The first chapter, entitled “Ice Is Hot,” names the glacier experts from the description given to Shubin by Sridhar Anandakrishnan during an expedition to the McMurdo Station in Antarctica. Water is a solid, liquid, or gas in a rather narrow temperature spectrum, and he is handed over and “due to the physics of the molecule, ice gets hot with the heat of the temperature required to dissolve in the liquid”, especially with other materials such as steel. Also, ice under high pressure melts at even lower temperatures, so the bottom layer of the glacier is “in a melted state.”
The ever-changing nature of ice is a recurring theme. Glacier ice can be multiple at once in a variety of places. Liquid, some solid. It can be met, breathed, endured, and acted like a gel. It goes against a simple explanation, and Shubin notes that Inuktitat language uses different combinations of words and phrases to explain the different properties and properties of ice.
We explored an astounding variety of plants, insects and animals that have adapted to polar water. Arthur DeBrees, for example, was a physiologist at the University of Illinois who worked at McMurdo Station in the 1960s and found an attractive protein in the blood of icefish. This protein had a structure that allowed it to bind to ice crystals to prevent cells from growing and damaging. When he and his colleagues arranged the proteins, they found it was roughly the same as the digestive proteins of fish liver. “This liver protein was reused in antifreeze in Icifish’s Ancets due to some small mutations over time,” I concluded. Since then, the variety “antiphase compounds have been found in a variety of fish, insects, plants and fungi that live in both the Northern and Antarctic regions.”
But the poles don’t just provide clues to how to live on Earth. Since the first met stone was discovered in Antarctica in 1912, more than 50,000 people have been recovered from Antarctica, providing a glimpse into the history of space. Planets and others.
Shubin’s direct response to the effects of global warming on the polar regions is only towards the end. Permafrost, the ground that has been frozen or under frozen for at least two years, accounts for about 15 peccents in the Northern Hemisphere. If it melts, the results can be devastating. “Melting permafrost changes the landscape, and liquid water reduces the volume of ice. One of the craters of Batagai in the Far East of Russia began to form in the 1970s and is now about half a mile long, expanding 20 feet each year.

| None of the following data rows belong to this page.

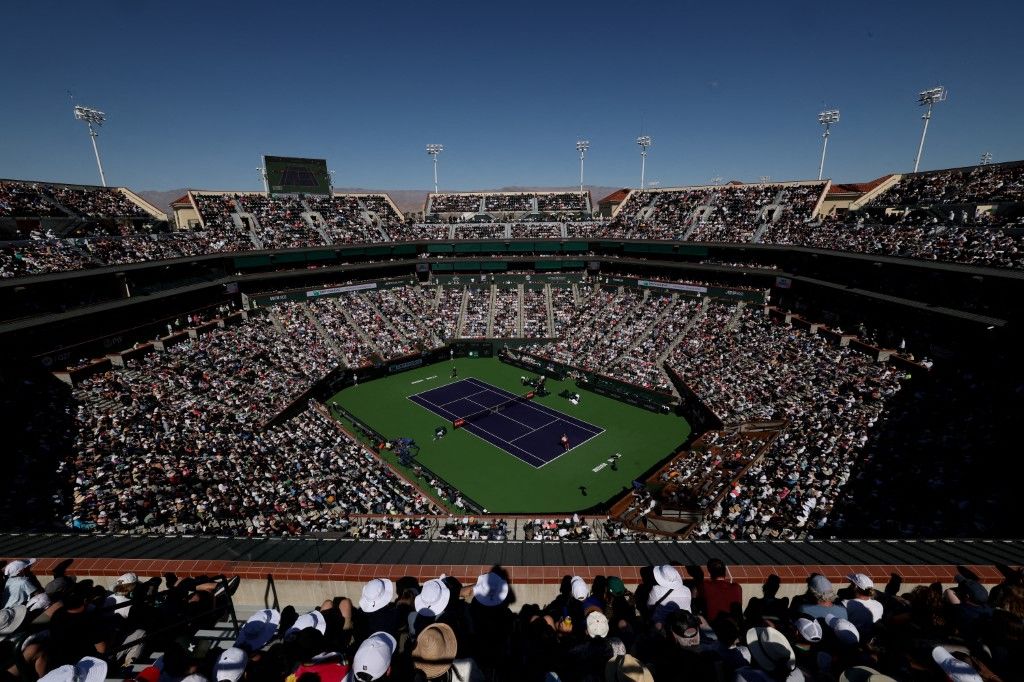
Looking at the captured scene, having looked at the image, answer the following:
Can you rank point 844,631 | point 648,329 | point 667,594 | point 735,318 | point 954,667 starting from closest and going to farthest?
point 954,667, point 844,631, point 667,594, point 735,318, point 648,329

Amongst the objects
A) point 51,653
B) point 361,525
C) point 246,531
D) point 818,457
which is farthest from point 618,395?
point 51,653

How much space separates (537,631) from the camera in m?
5.60

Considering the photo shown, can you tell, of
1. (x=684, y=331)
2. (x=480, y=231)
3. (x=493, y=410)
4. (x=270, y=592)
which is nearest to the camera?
(x=270, y=592)

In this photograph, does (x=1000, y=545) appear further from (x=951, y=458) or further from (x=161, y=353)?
(x=161, y=353)

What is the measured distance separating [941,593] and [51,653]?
445 inches

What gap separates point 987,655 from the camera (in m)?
4.87

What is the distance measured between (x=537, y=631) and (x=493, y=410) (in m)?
28.9

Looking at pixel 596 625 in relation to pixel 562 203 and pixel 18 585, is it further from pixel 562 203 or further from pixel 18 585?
pixel 562 203

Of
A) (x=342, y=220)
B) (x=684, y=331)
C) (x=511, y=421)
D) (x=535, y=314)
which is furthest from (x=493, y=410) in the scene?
(x=342, y=220)

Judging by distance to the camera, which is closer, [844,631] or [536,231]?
[844,631]

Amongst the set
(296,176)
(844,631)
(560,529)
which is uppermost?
(296,176)

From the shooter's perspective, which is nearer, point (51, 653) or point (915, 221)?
point (51, 653)

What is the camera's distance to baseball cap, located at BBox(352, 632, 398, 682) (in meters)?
4.66

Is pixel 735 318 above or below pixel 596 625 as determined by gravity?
below
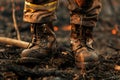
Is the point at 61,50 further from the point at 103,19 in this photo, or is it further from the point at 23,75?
the point at 103,19

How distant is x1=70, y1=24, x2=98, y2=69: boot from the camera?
142 inches

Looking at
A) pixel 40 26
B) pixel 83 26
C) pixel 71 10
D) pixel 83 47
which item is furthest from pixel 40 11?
pixel 83 47

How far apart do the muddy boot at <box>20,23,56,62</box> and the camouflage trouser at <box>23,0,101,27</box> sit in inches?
4.7

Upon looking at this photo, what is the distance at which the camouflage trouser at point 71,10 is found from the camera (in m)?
3.58

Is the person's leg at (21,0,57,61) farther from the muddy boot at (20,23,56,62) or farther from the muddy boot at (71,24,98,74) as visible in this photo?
the muddy boot at (71,24,98,74)

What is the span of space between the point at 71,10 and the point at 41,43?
0.51m

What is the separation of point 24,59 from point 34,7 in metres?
0.58

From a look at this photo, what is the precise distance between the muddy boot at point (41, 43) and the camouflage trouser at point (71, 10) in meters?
0.12

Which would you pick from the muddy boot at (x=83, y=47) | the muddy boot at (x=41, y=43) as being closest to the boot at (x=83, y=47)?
the muddy boot at (x=83, y=47)

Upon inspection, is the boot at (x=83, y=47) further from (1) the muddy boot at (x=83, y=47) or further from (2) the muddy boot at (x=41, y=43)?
(2) the muddy boot at (x=41, y=43)

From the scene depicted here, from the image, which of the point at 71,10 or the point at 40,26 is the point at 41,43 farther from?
the point at 71,10

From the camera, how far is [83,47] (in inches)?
147

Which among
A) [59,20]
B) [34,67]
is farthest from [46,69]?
[59,20]

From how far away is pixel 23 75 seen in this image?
346 centimetres
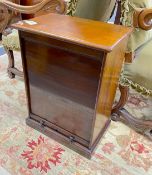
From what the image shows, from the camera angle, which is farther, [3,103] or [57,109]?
[3,103]

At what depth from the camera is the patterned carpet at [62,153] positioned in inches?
43.6

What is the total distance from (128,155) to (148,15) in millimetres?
800

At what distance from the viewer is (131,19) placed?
1.09 m

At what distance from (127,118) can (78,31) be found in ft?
2.41

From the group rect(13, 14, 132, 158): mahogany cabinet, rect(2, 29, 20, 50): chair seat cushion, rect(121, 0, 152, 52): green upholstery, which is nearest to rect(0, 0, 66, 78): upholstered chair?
rect(2, 29, 20, 50): chair seat cushion

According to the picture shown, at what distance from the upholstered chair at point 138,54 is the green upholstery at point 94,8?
23 cm

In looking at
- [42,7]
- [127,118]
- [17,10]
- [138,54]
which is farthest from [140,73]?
[17,10]

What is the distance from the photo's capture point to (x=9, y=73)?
1.78 metres

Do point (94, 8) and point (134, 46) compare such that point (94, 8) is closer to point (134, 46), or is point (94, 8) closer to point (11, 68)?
point (134, 46)

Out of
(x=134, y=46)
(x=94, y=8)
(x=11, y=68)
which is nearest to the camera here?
(x=134, y=46)

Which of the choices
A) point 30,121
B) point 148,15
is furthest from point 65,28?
point 30,121

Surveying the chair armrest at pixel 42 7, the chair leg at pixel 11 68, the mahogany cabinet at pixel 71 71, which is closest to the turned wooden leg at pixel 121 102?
the mahogany cabinet at pixel 71 71

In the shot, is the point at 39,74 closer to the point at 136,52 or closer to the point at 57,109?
the point at 57,109

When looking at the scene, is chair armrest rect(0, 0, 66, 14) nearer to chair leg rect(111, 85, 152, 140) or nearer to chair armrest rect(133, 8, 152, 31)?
chair armrest rect(133, 8, 152, 31)
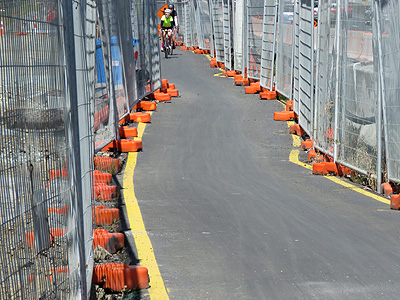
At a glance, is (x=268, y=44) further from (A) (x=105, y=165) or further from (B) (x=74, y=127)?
(B) (x=74, y=127)

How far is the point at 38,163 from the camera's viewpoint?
3158 millimetres

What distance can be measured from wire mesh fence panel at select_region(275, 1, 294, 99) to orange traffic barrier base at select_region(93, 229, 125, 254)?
9154 millimetres

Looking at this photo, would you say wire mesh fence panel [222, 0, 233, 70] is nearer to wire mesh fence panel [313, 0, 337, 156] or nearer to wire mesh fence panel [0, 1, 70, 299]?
wire mesh fence panel [313, 0, 337, 156]

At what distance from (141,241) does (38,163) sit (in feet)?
9.95

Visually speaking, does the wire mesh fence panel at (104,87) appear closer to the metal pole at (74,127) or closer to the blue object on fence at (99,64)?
the blue object on fence at (99,64)

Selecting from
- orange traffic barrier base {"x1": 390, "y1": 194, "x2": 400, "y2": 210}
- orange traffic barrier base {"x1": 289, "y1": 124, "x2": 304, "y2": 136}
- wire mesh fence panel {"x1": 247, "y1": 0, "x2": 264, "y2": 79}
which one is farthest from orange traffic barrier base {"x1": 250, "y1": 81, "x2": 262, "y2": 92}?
orange traffic barrier base {"x1": 390, "y1": 194, "x2": 400, "y2": 210}

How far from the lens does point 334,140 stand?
30.9 ft

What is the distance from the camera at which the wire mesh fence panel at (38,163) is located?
2.75 meters

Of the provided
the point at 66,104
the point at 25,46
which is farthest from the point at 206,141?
the point at 25,46

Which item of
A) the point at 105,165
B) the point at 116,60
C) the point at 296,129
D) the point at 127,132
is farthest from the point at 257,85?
the point at 105,165

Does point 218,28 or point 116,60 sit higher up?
point 218,28

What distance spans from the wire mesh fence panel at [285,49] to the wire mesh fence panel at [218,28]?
774 cm

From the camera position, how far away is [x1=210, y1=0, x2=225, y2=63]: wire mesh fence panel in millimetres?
23259

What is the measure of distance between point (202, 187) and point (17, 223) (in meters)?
5.64
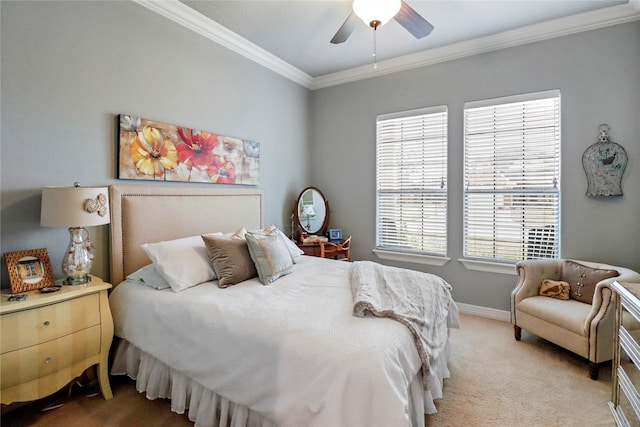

Meanwhile, Arctic communities are learning to adapt as best as strategies that involve relocation. The erosion of water and land in Encloakulasi forced the villages below Askan to undergo complicated processes of moving the entire town, making them even more complicated in remote areas. The Newtok community is successfully lobbying the federal government’s Emergency Management Agency to help secure federal funding and establish new villages, Shubin writes, but building housing remains a challenge. In December 2024, with nearly 20 families living in a temporary small home on the Newtown Site, Newtok’s critical infrastructure was turned and the final packaging of nearly 400 residents was finished.
As Shubin shows in “the edge of the earth,” harsh polar regions pose extreme challenges not only for humans but for all living things. But through adaptation, life finds its way. “Polar success and longevity are completely different subjects from other places,” Schvin reflects in the final chapter of the book. “It’s a story of survival of resilience.”